• _To do_
From the notebook code below, reproduce word for word the part that opens with the words containing "Yhat = estimator.predict(X)" and closes with "Y[maskIsMigrator]*np.log(Yhat[maskIsMigrator])".

• _Document section_
-------------------------
In [30]:
import numpy as np
import matplotlib.pyplot as plt
import pandas as pd

In [31]:
import statsmodels.api as sm
import sklearn.model_selection as skm
import sklearn.linear_model as skl
from sklearn.preprocessing import StandardScaler
from ISLP import load_data
from ISLP.models import ModelSpec as MS
from functools import partial
from sklearn.pipeline import Pipeline
from sklearn.decomposition import PCA
from sklearn.cross_decomposition import PLSRegression
from ISLP.models import \
    (Stepwise,
     sklearn_selected,
     sklearn_selection_path)
from l0bnb import fit_path
from sklearn.model_selection import train_test_split

In [32]:
### From the ISLP book ###
def CE(estimator, X, Y): #Cp is negative, since sklearn tries to maximize the score, but we want to minimize Cp
    "Cross Entropy"
    Yhat = estimator.predict(X)
    maskIsMigrator = Y == 1
    maskIsNotMigrator = Y == 0
    CrossEntropy = np.mean(
        Y[maskIsMigrator]*np.log(Yhat[maskIsMigrator])
        ) + np.mean(
            (1-Y[maskIsNotMigrator])*np.log(Yhat[maskIsNotMigrator])
            )
    return -CrossEntropy

In [33]:
Df = pd.read_csv('Faellesdata_cleaned.csv')


In [34]:
x_train, x_test, y_train, y_test = train_test_split(Df.drop('IsMigratorInt', axis=1), Df['IsMigratorInt'], test_size=0.2, random_state=42)
-------------------------
• _The data_
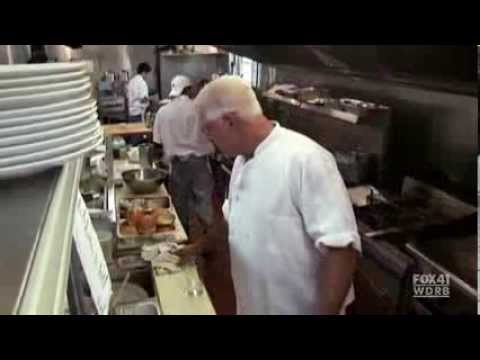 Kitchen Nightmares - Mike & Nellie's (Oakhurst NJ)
-------------------------
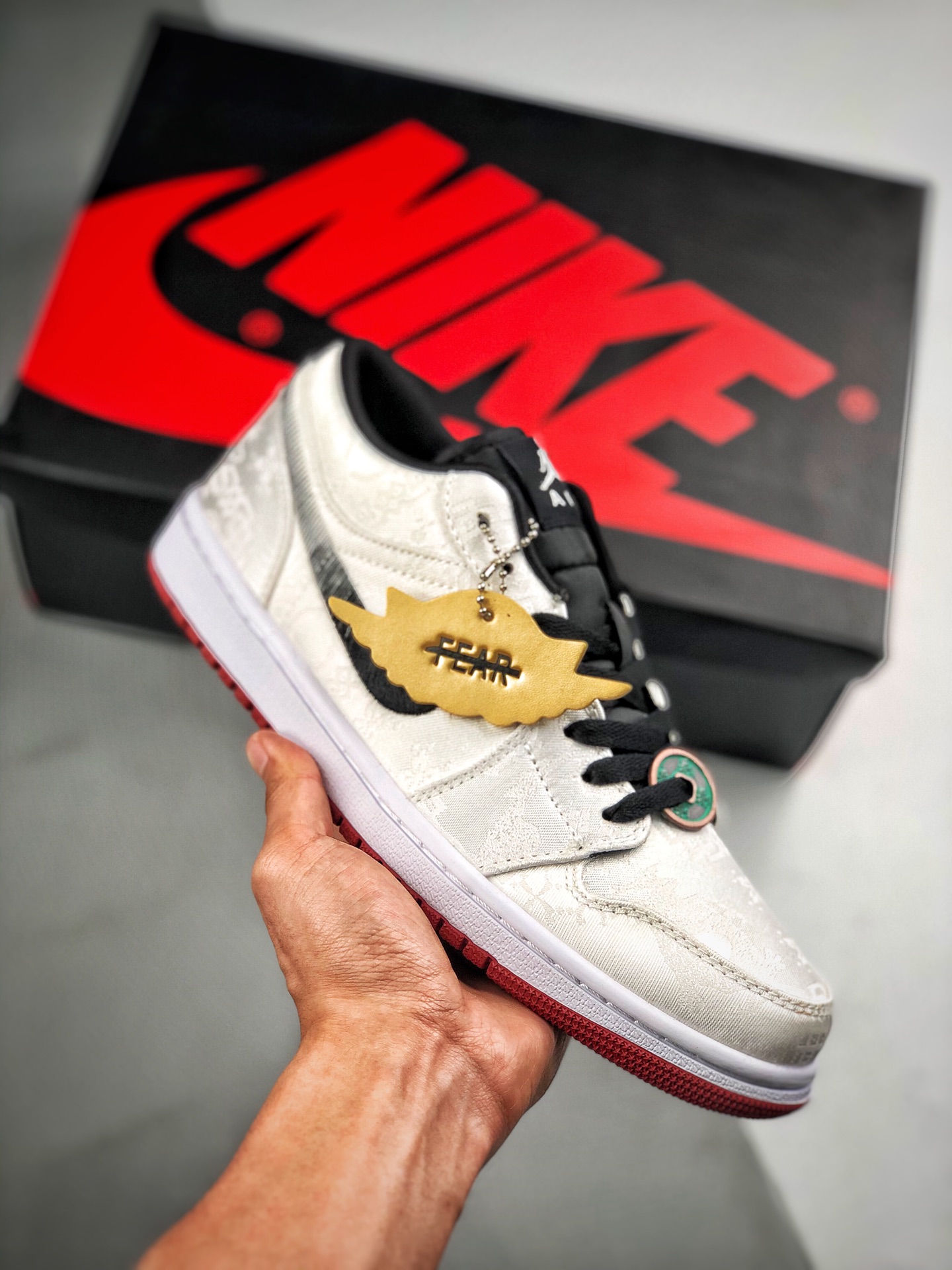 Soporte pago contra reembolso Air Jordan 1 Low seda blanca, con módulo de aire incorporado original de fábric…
-------------------------
• _Solution to this exercise_
Yhat = estimator.predict(X)
    maskIsMigrator = Y == 1
    maskIsNotMigrator = Y == 0
    CrossEntropy = np.mean(
        Y[maskIsMigrator]*np.log(Yhat[maskIsMigrator])